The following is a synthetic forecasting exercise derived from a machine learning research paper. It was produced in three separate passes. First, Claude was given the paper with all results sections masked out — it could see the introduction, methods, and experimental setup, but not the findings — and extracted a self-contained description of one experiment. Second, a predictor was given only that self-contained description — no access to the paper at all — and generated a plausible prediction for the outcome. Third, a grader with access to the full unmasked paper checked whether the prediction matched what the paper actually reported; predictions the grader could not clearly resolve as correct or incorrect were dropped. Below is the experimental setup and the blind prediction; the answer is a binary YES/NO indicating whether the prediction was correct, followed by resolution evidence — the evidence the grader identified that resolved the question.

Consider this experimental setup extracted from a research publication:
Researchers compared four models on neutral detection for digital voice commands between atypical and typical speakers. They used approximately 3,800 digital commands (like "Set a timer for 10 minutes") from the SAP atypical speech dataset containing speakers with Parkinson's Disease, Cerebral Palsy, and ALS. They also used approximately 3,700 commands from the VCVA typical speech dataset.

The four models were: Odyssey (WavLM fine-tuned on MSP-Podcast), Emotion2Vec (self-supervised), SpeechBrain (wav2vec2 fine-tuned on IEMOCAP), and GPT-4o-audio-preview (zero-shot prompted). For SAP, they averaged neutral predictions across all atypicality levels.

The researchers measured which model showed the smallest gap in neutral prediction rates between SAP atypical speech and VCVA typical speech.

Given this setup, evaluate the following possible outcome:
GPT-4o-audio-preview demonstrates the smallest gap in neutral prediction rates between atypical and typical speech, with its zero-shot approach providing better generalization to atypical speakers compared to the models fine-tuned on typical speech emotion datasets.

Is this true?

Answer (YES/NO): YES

※

_EXERCISE PROMPT_:
Start to finish, copy the material out exactly.

_ANSWER SECTION_:
The following is a synthetic forecasting exercise derived from a machine learning research paper. It was produced in three separate passes. First, Claude was given the paper with all results sections masked out — it could see the introduction, methods, and experimental setup, but not the findings — and extracted a self-contained description of one experiment. Second, a predictor was given only that self-contained description — no access to the paper at all — and generated a plausible prediction for the outcome. Third, a grader with access to the full unmasked paper checked whether the prediction matched what the paper actually reported; predictions the grader could not clearly resolve as correct or incorrect were dropped. Below is the experimental setup and the blind prediction; the answer is a binary YES/NO indicating whether the prediction was correct, followed by resolution evidence — the evidence the grader identified that resolved the question.

Consider this experimental setup extracted from a research publication:
Researchers compared four models on neutral detection for digital voice commands between atypical and typical speakers. They used approximately 3,800 digital commands (like "Set a timer for 10 minutes") from the SAP atypical speech dataset containing speakers with Parkinson's Disease, Cerebral Palsy, and ALS. They also used approximately 3,700 commands from the VCVA typical speech dataset.

The four models were: Odyssey (WavLM fine-tuned on MSP-Podcast), Emotion2Vec (self-supervised), SpeechBrain (wav2vec2 fine-tuned on IEMOCAP), and GPT-4o-audio-preview (zero-shot prompted). For SAP, they averaged neutral predictions across all atypicality levels.

The researchers measured which model showed the smallest gap in neutral prediction rates between SAP atypical speech and VCVA typical speech.

Given this setup, evaluate the following possible outcome:
GPT-4o-audio-preview demonstrates the smallest gap in neutral prediction rates between atypical and typical speech, with its zero-shot approach providing better generalization to atypical speakers compared to the models fine-tuned on typical speech emotion datasets.

Is this true?

Answer (YES/NO): YES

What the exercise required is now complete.